▶ Passage for review:
_ _ _ _ _ _ _

According to the Cuban government, several undisclosed cooperation programs in Brazil, Ecuador, and Bolivia have had to terminate because of US harassment.
According to the statement, almost 600,000 Cuban healthcare professionals have served all over the world in the last 60 years.
It claimed that Cuban medical professionals have provided assistance to earthquake victims in Algeria (2003), Pakistan (2005), Mexico (1985), Armenia (1988), Iran (1990), Nicaragua (1972), and Peru (1970). Cuban medical assistance during storms, floods, and tsunamis in Honduras (1974–1998), Nicaragua (1988–1998), Guatemala (1998), Venezuela (1999), Guyana (2005), Sri Lanka (2005), and Indonesia (2005) was described in the statement.
Other Caribbean countries, such as Jamaica, have long collaborated on medical and other missions and have profited from the Cuban medical system. This development may hurt the local health system, which has been struggling for years due to the ongoing migration of Jamaican nurses.
Bruno Rodríguez Parrilla, Cuba’s Minister of Foreign Affairs, responded to Rubio’s remarks by saying, “Once again, Marco Rubio puts his agenda before the US interests.”
Adding, “The suspension of visas associated with Cuba’s international medical cooperation is the seventh unjustified aggressive measure against our population within a month.”

_ _ _ _ _ _ _

(Spatial grounding data)
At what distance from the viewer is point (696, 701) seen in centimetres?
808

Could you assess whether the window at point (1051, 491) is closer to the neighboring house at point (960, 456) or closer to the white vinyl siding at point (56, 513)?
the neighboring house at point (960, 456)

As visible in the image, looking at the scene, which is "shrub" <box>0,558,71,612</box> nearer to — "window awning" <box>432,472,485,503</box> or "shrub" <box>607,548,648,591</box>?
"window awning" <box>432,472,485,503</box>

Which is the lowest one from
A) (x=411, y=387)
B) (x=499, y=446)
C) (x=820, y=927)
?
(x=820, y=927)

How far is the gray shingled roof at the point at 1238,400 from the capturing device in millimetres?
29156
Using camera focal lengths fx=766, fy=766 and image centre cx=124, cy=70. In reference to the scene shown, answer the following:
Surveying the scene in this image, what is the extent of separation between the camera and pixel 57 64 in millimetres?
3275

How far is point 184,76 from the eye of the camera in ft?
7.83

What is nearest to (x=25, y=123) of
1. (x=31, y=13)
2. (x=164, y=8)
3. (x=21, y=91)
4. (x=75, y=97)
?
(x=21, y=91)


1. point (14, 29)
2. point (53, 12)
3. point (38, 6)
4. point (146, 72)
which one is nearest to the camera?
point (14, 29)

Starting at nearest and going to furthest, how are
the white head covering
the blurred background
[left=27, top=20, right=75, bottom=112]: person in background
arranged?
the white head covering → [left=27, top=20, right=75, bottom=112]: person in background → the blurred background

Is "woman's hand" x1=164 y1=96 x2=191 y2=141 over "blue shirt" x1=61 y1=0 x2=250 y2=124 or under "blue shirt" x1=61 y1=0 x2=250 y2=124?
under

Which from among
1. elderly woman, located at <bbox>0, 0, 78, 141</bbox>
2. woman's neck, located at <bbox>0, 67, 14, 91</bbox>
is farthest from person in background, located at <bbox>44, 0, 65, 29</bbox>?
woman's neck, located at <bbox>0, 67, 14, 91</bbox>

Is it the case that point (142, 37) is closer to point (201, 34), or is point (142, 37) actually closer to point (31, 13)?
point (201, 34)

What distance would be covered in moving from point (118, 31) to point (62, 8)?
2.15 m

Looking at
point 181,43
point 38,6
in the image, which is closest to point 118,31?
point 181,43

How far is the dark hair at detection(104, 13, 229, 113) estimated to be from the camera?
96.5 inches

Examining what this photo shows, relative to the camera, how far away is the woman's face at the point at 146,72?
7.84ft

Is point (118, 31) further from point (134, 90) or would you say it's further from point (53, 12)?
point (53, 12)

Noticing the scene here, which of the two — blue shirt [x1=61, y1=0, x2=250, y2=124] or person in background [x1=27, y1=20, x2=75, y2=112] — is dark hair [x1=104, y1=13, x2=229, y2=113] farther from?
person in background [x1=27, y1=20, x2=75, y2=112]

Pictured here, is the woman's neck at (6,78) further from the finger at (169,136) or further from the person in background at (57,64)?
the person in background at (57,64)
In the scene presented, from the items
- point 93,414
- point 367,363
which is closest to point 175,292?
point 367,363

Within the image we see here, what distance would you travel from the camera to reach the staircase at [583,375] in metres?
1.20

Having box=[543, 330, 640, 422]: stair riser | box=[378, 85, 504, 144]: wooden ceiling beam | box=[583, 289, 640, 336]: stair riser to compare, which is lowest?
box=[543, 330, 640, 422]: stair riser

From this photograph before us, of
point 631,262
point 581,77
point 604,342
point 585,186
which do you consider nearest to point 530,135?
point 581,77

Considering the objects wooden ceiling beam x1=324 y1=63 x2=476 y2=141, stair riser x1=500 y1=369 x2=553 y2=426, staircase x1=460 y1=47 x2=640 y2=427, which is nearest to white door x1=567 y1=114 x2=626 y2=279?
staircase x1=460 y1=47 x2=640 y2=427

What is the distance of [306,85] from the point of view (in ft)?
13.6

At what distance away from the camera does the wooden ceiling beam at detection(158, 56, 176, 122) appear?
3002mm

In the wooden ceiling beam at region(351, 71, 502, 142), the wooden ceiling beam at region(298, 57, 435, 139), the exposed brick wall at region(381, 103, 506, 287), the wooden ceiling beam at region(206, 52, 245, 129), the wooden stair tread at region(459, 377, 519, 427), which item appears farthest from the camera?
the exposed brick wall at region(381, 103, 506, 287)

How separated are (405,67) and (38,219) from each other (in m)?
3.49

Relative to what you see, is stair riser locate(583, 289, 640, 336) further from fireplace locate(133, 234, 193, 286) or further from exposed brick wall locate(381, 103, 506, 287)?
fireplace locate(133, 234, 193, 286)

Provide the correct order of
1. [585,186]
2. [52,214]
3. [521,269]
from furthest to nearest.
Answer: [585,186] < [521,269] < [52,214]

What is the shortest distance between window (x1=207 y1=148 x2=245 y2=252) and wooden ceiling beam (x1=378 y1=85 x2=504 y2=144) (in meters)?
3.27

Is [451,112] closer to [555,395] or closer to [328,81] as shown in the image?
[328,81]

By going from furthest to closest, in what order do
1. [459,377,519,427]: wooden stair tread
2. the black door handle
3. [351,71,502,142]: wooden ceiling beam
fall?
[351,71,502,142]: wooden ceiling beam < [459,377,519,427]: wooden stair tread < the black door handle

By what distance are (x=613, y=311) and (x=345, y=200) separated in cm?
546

_ _ _ _ _ _ _

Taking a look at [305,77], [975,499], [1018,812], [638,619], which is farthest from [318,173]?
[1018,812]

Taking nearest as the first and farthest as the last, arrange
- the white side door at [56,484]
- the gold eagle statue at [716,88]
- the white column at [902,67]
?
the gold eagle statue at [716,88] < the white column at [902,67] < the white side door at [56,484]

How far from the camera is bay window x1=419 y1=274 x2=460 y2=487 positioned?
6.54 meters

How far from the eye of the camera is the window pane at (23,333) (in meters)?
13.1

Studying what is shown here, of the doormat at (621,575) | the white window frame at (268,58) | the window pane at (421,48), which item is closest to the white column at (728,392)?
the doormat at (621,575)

_ _ _ _ _ _ _

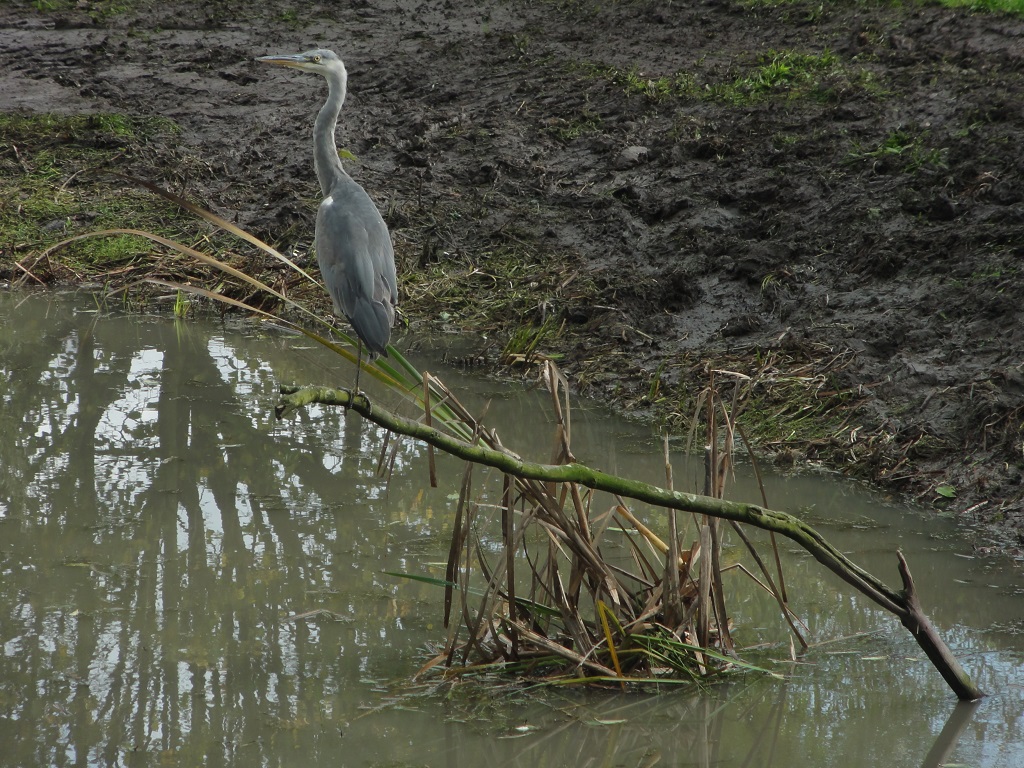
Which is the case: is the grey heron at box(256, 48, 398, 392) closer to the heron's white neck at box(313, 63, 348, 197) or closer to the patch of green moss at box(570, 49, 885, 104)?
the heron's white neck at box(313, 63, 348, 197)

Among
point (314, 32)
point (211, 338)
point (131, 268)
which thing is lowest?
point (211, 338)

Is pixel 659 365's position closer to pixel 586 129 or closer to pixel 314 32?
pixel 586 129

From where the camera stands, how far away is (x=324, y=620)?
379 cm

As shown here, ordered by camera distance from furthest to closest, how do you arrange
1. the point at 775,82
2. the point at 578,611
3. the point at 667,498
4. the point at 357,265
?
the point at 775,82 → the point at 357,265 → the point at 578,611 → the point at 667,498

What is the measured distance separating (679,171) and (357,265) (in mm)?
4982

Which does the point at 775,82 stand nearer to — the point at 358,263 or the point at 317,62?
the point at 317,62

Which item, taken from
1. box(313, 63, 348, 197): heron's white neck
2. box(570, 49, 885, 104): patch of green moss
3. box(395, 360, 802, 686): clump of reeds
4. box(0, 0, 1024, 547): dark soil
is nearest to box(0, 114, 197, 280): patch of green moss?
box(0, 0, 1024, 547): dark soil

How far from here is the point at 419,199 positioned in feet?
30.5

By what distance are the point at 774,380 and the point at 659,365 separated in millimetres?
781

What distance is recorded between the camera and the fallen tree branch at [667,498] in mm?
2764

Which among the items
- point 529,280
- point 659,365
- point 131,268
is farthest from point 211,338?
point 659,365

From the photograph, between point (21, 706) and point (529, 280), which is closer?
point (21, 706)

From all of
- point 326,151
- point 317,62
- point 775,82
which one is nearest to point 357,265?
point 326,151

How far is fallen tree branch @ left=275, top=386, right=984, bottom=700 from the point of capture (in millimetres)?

_ _ _ _ _ _ _

▶ Task details: Copy out the text above about Cuba's international medical cooperation in full, word for word.

▶ Written answer:
According to the Cuban government, several undisclosed cooperation programs in Brazil, Ecuador, and Bolivia have had to terminate because of US harassment.
According to the statement, almost 600,000 Cuban healthcare professionals have served all over the world in the last 60 years.
It claimed that Cuban medical professionals have provided assistance to earthquake victims in Algeria (2003), Pakistan (2005), Mexico (1985), Armenia (1988), Iran (1990), Nicaragua (1972), and Peru (1970). Cuban medical assistance during storms, floods, and tsunamis in Honduras (1974–1998), Nicaragua (1988–1998), Guatemala (1998), Venezuela (1999), Guyana (2005), Sri Lanka (2005), and Indonesia (2005) was described in the statement.
Other Caribbean countries, such as Jamaica, have long collaborated on medical and other missions and have profited from the Cuban medical system. This development may hurt the local health system, which has been struggling for years due to the ongoing migration of Jamaican nurses.
Bruno Rodríguez Parrilla, Cuba’s Minister of Foreign Affairs, responded to Rubio’s remarks by saying, “Once again, Marco Rubio puts his agenda before the US interests.”
Adding, “The suspension of visas associated with Cuba’s international medical cooperation is the seventh unjustified aggressive measure against our population within a month.”